Does your child have an anaphylaxis allergy?
Do they take precautions at their school? Have you heard of Sabrina’s law passed in 2003? What special precautions do you and your child make at home? How does it affect your family?
My 3 year old has a severe allergy to all nuts. She took a taste of a pastry that contained traces of Cashews. She had a severe anaphylactic reaction. The idea of sending her to school kept me up at night for months. Luckily,the school is well versed and diligent about educating the staff,communicatin with the parents (both of allergic and non-allergic children) and most importantly,paying close attention to our kids with allergies. They don’t officially call themselves a nut free school but they take all necessary precautions.

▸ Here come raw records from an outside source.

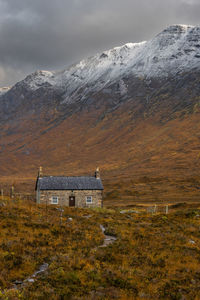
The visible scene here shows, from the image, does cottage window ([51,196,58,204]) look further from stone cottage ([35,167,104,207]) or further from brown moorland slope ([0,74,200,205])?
brown moorland slope ([0,74,200,205])

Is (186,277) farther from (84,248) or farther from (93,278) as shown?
(84,248)

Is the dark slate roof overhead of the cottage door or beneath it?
overhead

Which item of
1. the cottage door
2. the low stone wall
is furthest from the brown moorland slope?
the cottage door

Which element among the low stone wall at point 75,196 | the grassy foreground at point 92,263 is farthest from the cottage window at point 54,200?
the grassy foreground at point 92,263

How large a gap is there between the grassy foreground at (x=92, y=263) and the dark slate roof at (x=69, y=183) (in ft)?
80.1

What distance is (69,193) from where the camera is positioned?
4612 cm

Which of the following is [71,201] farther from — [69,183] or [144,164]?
[144,164]

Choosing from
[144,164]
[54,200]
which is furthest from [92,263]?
[144,164]

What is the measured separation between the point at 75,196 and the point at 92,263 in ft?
107

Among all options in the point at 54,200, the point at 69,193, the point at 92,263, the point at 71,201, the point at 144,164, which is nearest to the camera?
the point at 92,263

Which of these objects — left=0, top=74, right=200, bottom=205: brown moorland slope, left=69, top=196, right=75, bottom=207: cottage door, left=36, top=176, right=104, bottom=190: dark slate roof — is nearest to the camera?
left=69, top=196, right=75, bottom=207: cottage door

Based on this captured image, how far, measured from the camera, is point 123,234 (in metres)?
21.5

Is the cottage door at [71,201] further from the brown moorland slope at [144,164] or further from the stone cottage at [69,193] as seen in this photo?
the brown moorland slope at [144,164]

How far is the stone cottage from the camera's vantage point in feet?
150
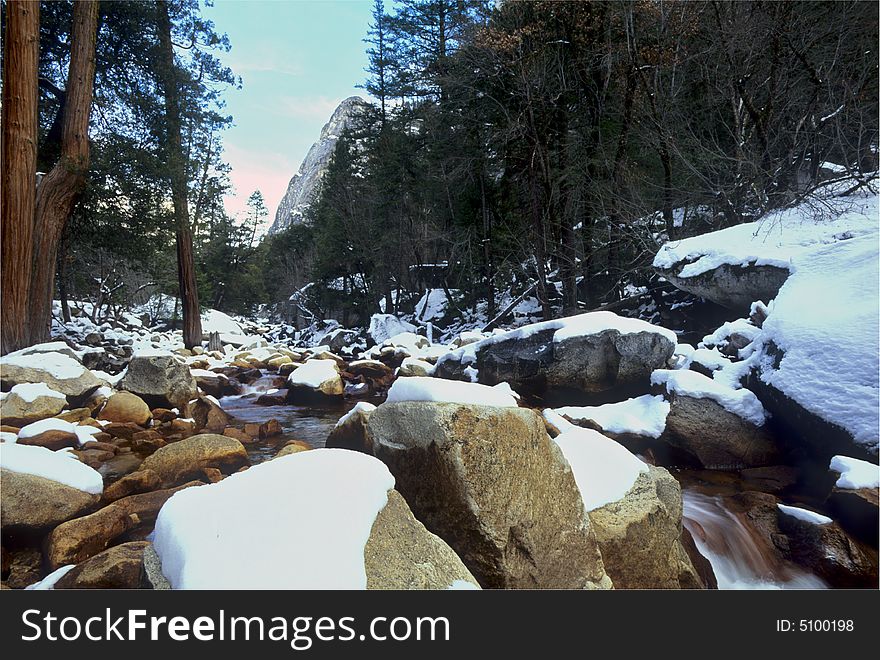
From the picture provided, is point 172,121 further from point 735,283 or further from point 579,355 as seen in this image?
point 735,283

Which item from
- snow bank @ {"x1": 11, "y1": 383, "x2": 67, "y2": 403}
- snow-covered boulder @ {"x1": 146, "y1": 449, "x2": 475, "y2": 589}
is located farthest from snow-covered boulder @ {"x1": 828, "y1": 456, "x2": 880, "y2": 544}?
snow bank @ {"x1": 11, "y1": 383, "x2": 67, "y2": 403}

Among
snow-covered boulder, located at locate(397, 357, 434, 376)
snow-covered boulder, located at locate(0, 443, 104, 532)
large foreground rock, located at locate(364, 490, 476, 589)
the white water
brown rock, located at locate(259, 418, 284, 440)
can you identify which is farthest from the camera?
snow-covered boulder, located at locate(397, 357, 434, 376)

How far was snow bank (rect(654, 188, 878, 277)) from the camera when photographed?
5.15 m

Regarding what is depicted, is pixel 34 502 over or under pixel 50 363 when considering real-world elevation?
under

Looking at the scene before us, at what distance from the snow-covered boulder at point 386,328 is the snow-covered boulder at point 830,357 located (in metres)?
9.86

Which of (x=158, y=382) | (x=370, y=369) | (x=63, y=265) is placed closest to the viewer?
(x=158, y=382)

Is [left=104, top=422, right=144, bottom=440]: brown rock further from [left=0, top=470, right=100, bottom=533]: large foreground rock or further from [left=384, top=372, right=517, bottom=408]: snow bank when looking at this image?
[left=384, top=372, right=517, bottom=408]: snow bank

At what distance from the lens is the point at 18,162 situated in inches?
183

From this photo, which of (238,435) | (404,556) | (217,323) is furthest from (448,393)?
(217,323)

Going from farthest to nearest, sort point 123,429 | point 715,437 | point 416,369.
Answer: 1. point 416,369
2. point 123,429
3. point 715,437

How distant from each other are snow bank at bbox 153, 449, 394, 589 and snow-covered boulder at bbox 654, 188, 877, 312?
5395 millimetres

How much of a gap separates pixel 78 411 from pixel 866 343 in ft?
21.4

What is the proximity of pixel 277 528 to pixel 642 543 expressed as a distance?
65.8 inches

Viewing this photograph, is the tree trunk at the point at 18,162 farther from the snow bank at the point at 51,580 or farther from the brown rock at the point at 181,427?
the snow bank at the point at 51,580
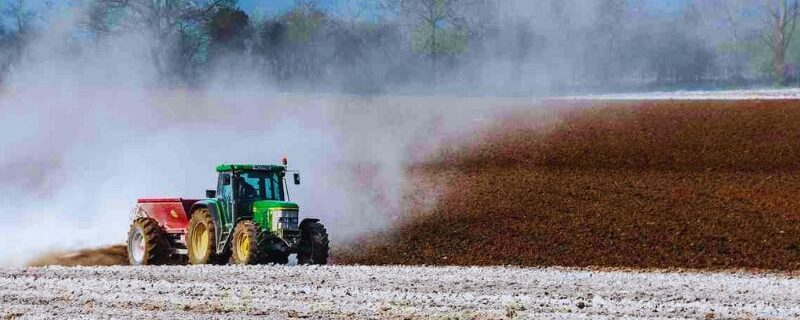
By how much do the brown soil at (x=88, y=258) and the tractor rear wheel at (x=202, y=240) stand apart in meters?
3.15

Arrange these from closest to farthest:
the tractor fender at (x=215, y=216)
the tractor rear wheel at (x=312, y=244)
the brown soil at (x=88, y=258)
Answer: the tractor rear wheel at (x=312, y=244), the tractor fender at (x=215, y=216), the brown soil at (x=88, y=258)

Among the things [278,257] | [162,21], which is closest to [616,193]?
[278,257]

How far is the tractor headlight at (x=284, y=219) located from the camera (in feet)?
86.1

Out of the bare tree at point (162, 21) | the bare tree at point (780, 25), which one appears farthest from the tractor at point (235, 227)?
the bare tree at point (162, 21)

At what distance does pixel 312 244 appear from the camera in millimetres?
26625

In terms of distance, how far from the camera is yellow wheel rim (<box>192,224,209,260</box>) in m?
27.5

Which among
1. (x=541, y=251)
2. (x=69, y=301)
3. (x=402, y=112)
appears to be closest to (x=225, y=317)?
(x=69, y=301)

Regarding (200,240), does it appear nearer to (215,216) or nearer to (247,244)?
(215,216)

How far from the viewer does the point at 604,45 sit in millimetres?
29156

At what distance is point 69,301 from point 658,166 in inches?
949

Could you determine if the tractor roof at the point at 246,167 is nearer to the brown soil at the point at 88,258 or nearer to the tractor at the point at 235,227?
the tractor at the point at 235,227

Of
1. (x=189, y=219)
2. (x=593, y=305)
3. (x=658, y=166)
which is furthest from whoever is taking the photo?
(x=658, y=166)

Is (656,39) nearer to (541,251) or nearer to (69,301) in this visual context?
(541,251)

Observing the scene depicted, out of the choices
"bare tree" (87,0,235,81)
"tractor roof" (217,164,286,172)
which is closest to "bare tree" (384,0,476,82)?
"tractor roof" (217,164,286,172)
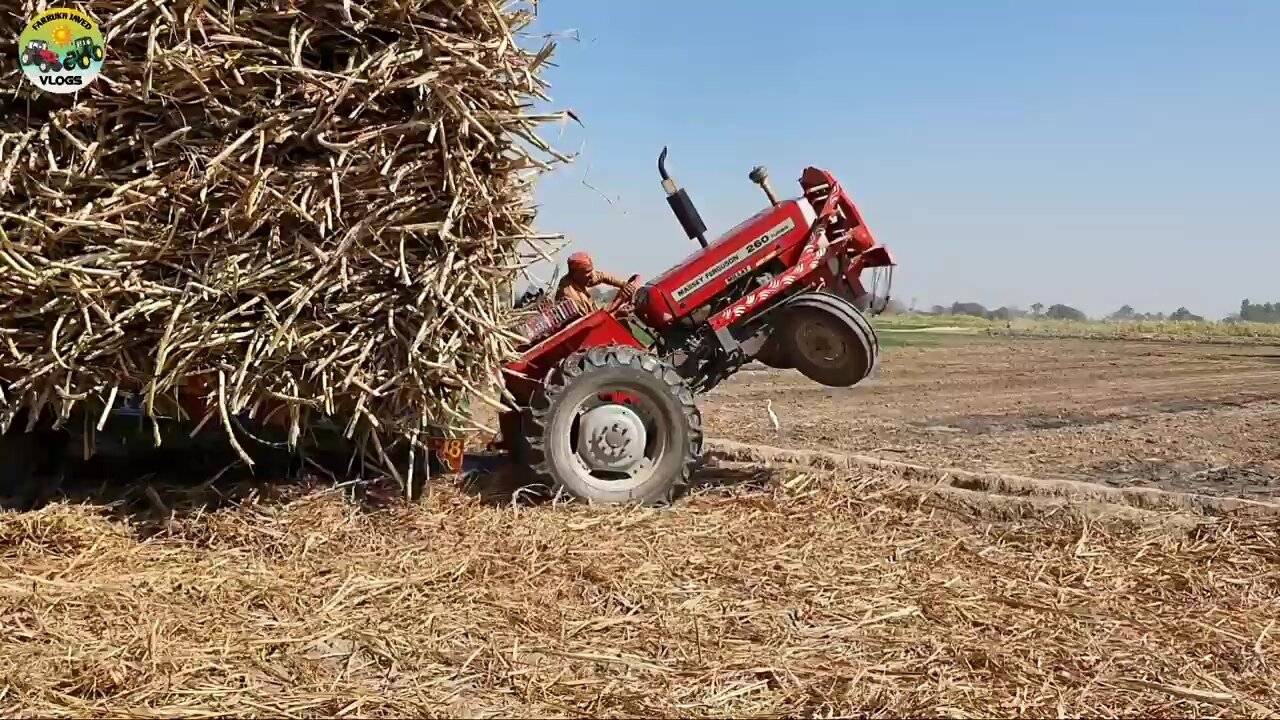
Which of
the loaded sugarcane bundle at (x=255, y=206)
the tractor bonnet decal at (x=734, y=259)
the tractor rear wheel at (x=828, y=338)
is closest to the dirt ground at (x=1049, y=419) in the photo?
the tractor rear wheel at (x=828, y=338)

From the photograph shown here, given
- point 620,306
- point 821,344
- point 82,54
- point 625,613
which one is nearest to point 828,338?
point 821,344

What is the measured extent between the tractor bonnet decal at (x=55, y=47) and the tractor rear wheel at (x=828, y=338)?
3916 millimetres

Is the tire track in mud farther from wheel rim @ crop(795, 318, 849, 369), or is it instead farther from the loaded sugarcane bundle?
the loaded sugarcane bundle

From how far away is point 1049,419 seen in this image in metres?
10.8

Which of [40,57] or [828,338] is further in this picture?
[828,338]

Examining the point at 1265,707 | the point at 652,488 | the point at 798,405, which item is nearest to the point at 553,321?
the point at 652,488

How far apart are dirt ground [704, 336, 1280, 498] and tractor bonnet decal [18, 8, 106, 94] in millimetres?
5543

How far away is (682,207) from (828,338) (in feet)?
4.07

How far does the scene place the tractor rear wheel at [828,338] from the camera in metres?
6.36

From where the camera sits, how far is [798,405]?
12.2 meters

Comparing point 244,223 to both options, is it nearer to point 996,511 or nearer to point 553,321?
point 553,321

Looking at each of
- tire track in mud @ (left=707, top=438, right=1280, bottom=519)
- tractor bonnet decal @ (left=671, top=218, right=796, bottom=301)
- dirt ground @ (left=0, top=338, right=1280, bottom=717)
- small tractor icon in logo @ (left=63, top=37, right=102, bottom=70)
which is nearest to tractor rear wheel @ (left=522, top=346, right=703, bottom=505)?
dirt ground @ (left=0, top=338, right=1280, bottom=717)

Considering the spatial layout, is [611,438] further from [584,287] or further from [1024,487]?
[1024,487]

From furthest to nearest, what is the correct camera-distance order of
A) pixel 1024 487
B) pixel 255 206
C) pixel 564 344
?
1. pixel 564 344
2. pixel 1024 487
3. pixel 255 206
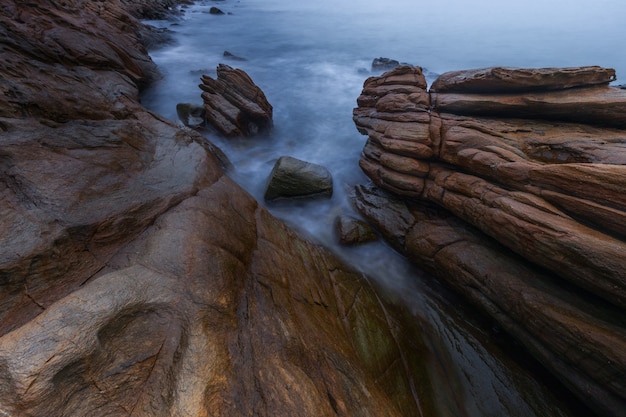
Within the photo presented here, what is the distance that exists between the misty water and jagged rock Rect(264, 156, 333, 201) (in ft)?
1.28

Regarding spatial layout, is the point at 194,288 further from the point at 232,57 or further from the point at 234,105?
the point at 232,57

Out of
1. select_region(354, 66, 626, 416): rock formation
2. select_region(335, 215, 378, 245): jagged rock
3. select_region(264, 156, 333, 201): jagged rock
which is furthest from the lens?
select_region(264, 156, 333, 201): jagged rock

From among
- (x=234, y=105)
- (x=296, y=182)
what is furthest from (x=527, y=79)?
(x=234, y=105)

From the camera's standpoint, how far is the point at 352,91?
18656 millimetres

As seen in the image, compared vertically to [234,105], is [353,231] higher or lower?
lower

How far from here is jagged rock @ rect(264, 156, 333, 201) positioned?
9.02m

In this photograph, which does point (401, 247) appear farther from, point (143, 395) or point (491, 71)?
point (143, 395)

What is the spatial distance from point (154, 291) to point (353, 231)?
568cm

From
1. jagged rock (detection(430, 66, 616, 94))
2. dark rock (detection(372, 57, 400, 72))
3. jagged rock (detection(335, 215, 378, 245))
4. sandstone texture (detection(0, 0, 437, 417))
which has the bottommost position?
jagged rock (detection(335, 215, 378, 245))

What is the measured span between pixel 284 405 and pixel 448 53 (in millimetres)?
A: 37222

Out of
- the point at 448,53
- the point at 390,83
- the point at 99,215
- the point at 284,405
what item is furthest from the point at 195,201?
the point at 448,53

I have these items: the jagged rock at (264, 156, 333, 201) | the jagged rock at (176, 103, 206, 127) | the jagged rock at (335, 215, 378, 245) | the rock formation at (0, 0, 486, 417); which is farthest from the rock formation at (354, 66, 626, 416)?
the jagged rock at (176, 103, 206, 127)

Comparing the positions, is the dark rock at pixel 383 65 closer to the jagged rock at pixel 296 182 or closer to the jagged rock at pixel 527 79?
the jagged rock at pixel 527 79

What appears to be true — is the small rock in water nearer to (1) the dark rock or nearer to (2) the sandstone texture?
(1) the dark rock
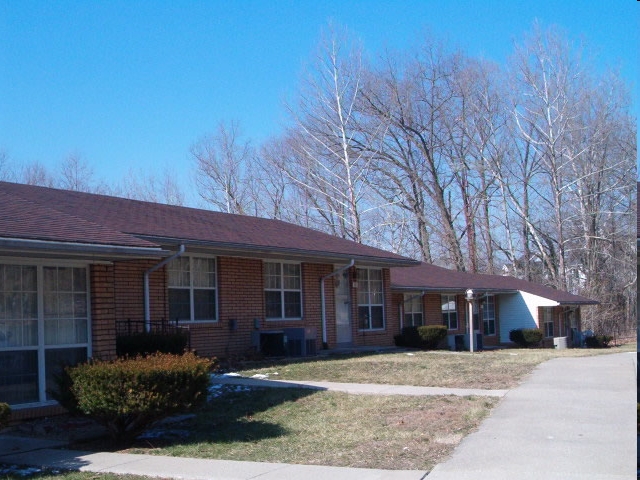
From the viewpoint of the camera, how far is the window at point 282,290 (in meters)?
19.2

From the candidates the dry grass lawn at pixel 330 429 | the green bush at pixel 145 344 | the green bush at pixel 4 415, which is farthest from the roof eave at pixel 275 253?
the green bush at pixel 4 415

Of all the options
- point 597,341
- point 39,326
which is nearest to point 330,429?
point 39,326

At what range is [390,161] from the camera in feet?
140

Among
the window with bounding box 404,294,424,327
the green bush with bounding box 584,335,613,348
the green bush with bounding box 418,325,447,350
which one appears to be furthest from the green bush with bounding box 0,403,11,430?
the green bush with bounding box 584,335,613,348

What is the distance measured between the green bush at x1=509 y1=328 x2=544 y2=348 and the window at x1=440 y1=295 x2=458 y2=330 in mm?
3626

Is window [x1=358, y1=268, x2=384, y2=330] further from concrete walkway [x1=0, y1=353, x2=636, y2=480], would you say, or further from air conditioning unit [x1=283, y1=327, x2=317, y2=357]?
concrete walkway [x1=0, y1=353, x2=636, y2=480]

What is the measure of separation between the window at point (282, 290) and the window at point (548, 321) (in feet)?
60.2

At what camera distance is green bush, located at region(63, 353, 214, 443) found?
893cm

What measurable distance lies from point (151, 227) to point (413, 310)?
14886mm

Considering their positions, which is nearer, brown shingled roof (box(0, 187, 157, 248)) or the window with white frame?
brown shingled roof (box(0, 187, 157, 248))

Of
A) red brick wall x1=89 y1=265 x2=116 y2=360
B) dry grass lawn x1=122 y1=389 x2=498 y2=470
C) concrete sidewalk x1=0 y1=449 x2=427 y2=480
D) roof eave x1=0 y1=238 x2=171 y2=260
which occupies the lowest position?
concrete sidewalk x1=0 y1=449 x2=427 y2=480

At home,nothing enters my house that contains nuts or was processed on equipment that also processes nuts. When we go out to eat,no one at the table may have anything that could harm my child. We also have to ask servers about food ingredients and make them aware of cross contamination on untensils,etc.
I’m ashamed to say that I don’t know what Sabrina’s law is. I do know that schools can voluntarily set up an action plan (many of our public schools are nut free and send home notices,also isolate the allergic kids at lunch time) I also know that labeling of foods in bold with allergy info is required.
My daughter’s allergy is a part of our everyday life. Small adjustments had to be made. Things we eat and bake with changed. Besides the medical part of it,I’m concerned that when she gets older,the allergy will make her feel different and isolated in certain situations. Peer pressure and growing up can be tough. I just hope that since she is so well educated already at a young age,that it will be normal for her and won’t bother her so much.
One of the toughest things is having a relative that doesnt have an overwhelming concern for the allergy. My mother in law will think nothing of eating a Reese’s peanut butter cup or ordering a cake with nuts in it at dinner. I have repeatedly told her not to and what could happen. When she goes against what I say,I have to take the gloves off and prohibit her from coming anywhere near my daughter. Of course I’m done being nice about it which causes friction between my husband and I but I don’t care. My daughter’s health comes first. Luckily we dont see my husband’s mother all that much.
Thanks for letting me share some of this with you.